Carpinteria area

Florence Sanchez

First of all, I'm going to say I blew it. I'm pretty sure I had a Yellow-throated Vireo in the tams near City Hall this morning, but I didn't realize it in time to confirm my suspicion.  I first saw the bird in a small mixed flock about half-way down the row on the driving range side.  I mostly saw it from below--yellow head and breast, strong wing bars on blackish wings, slightly larger and bulkier than the warblers it was with, actively feeding.  My initial call was Western Tanager.  The flock moved on and so did I, but something was not right.  The bird had a white lower chest, belly and undertail coverts.  I retraced my steps and got another quick look at it, this time picking up what seemed to be some sort of pattern on the head or face, not plain yellow.  Then it disappeared in the vegetation and another half hour of searching did not turn it up nor the rest of the flock it was with.

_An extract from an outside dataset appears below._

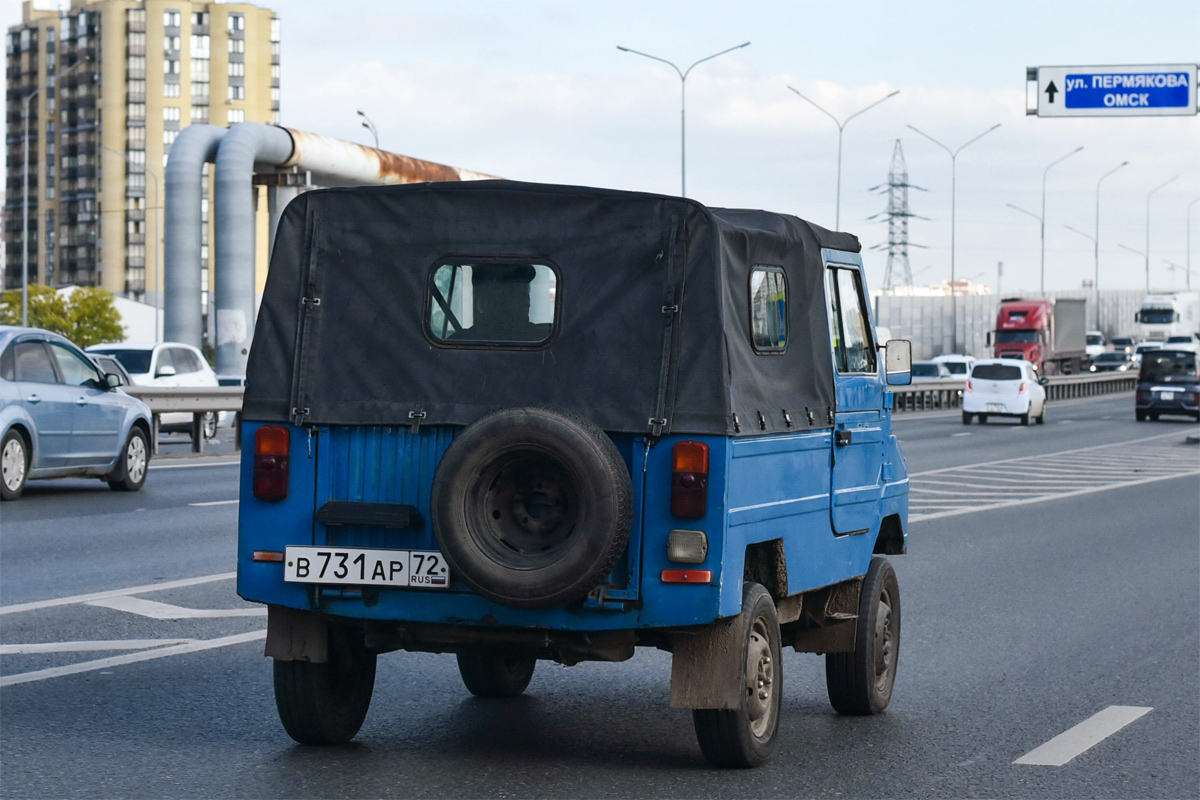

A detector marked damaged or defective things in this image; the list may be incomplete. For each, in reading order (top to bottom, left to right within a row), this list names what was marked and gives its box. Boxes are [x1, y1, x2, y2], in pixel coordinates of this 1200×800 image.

rusty pipe section [278, 126, 494, 185]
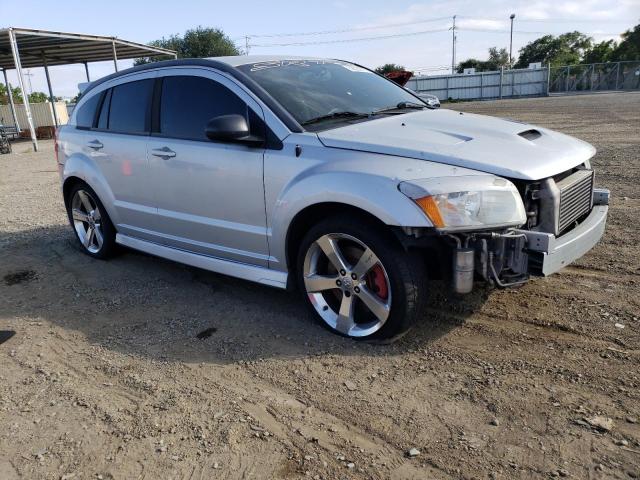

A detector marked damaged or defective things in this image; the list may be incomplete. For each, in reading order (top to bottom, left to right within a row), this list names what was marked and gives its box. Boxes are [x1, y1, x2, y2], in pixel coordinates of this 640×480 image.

front bumper missing [516, 189, 608, 276]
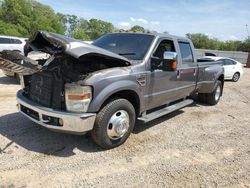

I checked some materials when I got home, all of which seem to confirm my hunch that the bird in question was a Yellow-throated Vireo.  But I'd need to see it again clearly to be sure.  If anyone birds this area tomorrow, I suggest keeping your eyes peeled for it.

Other warblers seen at this location today were Wilson's (1) Yellow-rumps (2), Orange Crowned (1), Yellow (1), Townsend's (1) and Common Yellowthroat (1).  I also found a Sapsucker in the tams that looked like a Red-breasted X Red-naped hybrid.

I walked along Carpinteria Creek from Sixth Street to Eighth Street and spent some time on the bridge.  Not a lot happening here--one each Orange-crowned, Wilson's and Townsend's Warbler.  The birds of interest were a small group of loudly calling RED-BREASTED Nuthatches in the big pine by  the Creekwood Condominiums entrance at the end of Eight Street.  It's shaping up to be a good winter for them.